BEGIN Data supplied

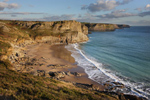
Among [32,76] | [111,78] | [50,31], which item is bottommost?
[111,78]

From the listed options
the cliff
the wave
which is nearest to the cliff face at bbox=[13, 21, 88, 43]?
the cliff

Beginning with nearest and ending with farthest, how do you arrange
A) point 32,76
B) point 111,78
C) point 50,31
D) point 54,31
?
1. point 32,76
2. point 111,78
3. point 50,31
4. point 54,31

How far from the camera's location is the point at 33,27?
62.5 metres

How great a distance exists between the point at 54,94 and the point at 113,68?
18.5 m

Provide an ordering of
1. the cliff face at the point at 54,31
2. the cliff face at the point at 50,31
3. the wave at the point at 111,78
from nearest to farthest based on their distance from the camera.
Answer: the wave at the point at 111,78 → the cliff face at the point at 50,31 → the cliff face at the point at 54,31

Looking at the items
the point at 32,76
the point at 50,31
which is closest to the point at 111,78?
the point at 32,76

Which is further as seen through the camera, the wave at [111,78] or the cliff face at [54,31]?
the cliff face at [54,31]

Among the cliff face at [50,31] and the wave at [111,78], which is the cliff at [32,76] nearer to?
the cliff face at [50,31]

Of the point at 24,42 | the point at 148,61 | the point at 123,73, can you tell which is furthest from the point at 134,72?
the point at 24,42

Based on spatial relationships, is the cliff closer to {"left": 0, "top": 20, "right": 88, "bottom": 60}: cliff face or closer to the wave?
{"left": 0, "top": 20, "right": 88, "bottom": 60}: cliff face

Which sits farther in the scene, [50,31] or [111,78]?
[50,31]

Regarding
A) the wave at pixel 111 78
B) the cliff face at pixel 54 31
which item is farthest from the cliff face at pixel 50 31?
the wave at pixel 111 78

END Data supplied
BEGIN Data supplied

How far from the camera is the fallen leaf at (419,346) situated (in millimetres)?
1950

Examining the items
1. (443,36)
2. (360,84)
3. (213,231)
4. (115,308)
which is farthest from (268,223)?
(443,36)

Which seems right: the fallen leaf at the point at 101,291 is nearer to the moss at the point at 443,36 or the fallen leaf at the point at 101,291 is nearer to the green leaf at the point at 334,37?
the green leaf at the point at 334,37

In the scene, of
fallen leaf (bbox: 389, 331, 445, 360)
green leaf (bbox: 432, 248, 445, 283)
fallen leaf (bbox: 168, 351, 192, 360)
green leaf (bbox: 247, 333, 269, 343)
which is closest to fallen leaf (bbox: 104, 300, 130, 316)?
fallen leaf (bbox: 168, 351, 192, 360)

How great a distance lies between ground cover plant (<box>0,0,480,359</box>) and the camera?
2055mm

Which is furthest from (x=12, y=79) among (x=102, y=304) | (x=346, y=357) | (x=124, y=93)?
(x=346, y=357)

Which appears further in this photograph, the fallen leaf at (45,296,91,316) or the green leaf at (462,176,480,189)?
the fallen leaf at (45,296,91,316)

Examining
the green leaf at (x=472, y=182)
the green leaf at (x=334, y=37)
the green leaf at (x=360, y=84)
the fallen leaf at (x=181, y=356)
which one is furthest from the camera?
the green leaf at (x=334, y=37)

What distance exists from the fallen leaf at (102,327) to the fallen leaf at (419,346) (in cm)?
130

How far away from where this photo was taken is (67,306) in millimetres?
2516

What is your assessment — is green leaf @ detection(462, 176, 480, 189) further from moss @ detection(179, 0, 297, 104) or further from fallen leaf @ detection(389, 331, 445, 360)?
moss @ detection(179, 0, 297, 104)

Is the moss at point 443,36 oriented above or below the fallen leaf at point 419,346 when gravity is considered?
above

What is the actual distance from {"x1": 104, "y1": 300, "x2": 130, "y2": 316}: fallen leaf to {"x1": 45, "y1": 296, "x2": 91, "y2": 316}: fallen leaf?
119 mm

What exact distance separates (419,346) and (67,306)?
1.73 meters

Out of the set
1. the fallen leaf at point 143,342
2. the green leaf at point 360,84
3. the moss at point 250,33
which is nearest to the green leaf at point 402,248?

END Data supplied

Written exercise:
Count the lines in the records above that contain the word "further", and reply with the number alone.

Solution for this problem:
3